Thursday, February 15, 2007

Winter Skies Are Tricky

Winter Skies Are Tricky
by Dave Adalian

Icy February nights aren’t well suited to stargazing, but this winter the Solar System is putting on an early evening show that will have planet hunters back safe and warm at a reasonable hour.

But, when those would-be planet seekers trudge home they may feel frustrated as the skies are presenting a trio of difficult challenges this month.

In early evening since the year began the most brilliant of the planets, Earth’s twin Venus, has shone like a searchlight in the western sky in the hours after sunset. While there’s nothing difficult about finding this fiery gem after dark, those who like a real challenge can search for cloud-covered Venus winking in the deep blue while the Sun is still up.

To find any planet when the Sun is still above the horizon, it’s important to know exactly where to look. The easiest way to know where Venus will be is locating it just after sunset the night before a daytime search.

If that’s too easy, the try looking for Venus about 10 degrees to the left of the Sun--that’s about two widths of a fist held at arm’s length--and about 25 degrees above it--about five fists’ worth. Stand in a shadow to cut down on glare, and do not look directly at the Sun for any reason.

Despite any frustration this may cause, do not attempt to aid a daytime search with binoculars or a telescope because even a brief accidental view of the Sun can cause permanent eye damage or even blindness.

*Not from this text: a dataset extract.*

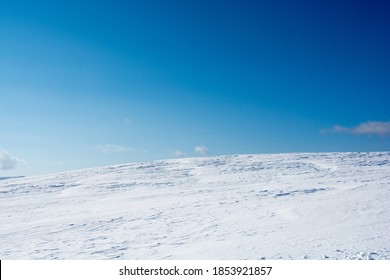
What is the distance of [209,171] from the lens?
21625 mm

The next challenge has to be completed before Mercury moves back into the Sun’s glare this weekend. The innermost planet has just passed greatest elongation, when it appears farthest from the Sun, and it is visible just above the horizon right after sunset. Because Mercury never rises far from the Sun, it can be difficult to find and many longtime amateur astronomers have never viewed it, making it a feather in the planet hunter’s cap.

The final February planetary challenge is on the other side of the sky, where Saturn is now rising as the Sun sets in the west. To find it among the stars of Leo, look a bright light that doesn’t shimmer like the rest of the stars. The full moon will remove any doubt of Saturn’s identity on March 1 when it rides beside it through the sky all night long.


This column appeared originally in the Visalia (Calif.) Times-Delta on Feb. 15, 2007.